Soixante-quatrième session

Séance informelle de la plénière

sur les changements climatiques - après-midi


LA CONCLUSION D’UN ACCORD AMBITIEUX À COPENHAGUE EST ENCORE POSSIBLE, ASSURENT BAN KI-MOON ET YVO DE BOER DEVANT L’ASSEMBLÉE GÉNÉRALE


À 17 jours de l’ouverture de la Conférence de Copenhague sur les changements climatiques, l’Assemblée générale a convoqué cet après-midi une réunion informelle pour inciter les États Membres à conclure un accord effectif, réaliste et capable de refléter l’urgence de la situation actuelle.


« Si vous lisez la presse », a déclaré le Secrétaire général, M. Ban Ki-moon, « vous pourriez penser que la Conférence de Copenhague sera une déception.  C’est faux et nous réussirons à conclure un accord.  Il faut rester positif et engagé ». 


« La planète a besoin d’un nouvel accord sur les changements climatiques.  Les États Membres doivent convenir d’une solution juste, effective et ambitieuse, capable de refléter nos objectifs partagés ainsi que nos responsabilités communes mais différenciées », a renchéri le Président de l’Assemblée générale, M. Ali Abdussalam Treki.


M. Yvo de Boer, Secrétaire exécutif de la Convention-cadre des Nations Unies sur les changements climatiques (CCNUCC), a expliqué que l’accord de Copenhague doit garantir une assistance renforcée aux plus pauvres et aux plus vulnérables, un objectif ambitieux de réduction des émissions des pays industrialisés, des actions nationales d’atténuation de la part des pays en développement, ainsi que des ressources financières et technologiques nécessaires et une structure de gouvernance équitable de gestion des ressources.

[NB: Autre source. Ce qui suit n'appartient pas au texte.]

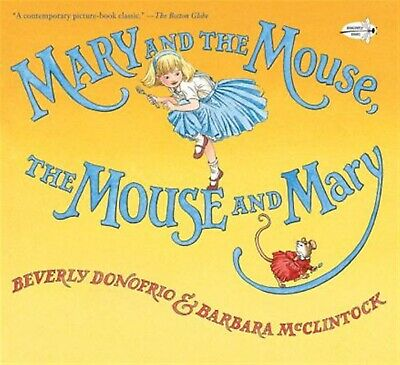 Mary and the Mouse, the Mouse and Mary by Donofrio, Beverly -Paperback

« Copenhague doit aussi créer la base d’un cadre de travail juridique et politique qui permette la transition vers une économie mondiale verte et l’adaptation aux conséquences négatives des changements climatiques », a-t-il notamment indiqué. 

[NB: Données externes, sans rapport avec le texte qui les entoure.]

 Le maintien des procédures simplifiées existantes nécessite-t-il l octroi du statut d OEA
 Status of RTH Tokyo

Conscient de l’importance que revêt la question du financement, le Secrétaire général a signalé que le monde développé devra fournir 10 milliards de dollars afin de lancer la croissance à basse émission dans les pays en développement.  « Nous devons renforcer cela substantiellement, à hauteur de 100 milliards de dollars par an d’ici à 2020 », a-t-il indiqué.  « Faisons ensemble un pas de géant vers un avenir meilleur qui commence à Copenhague », a-t-il dit.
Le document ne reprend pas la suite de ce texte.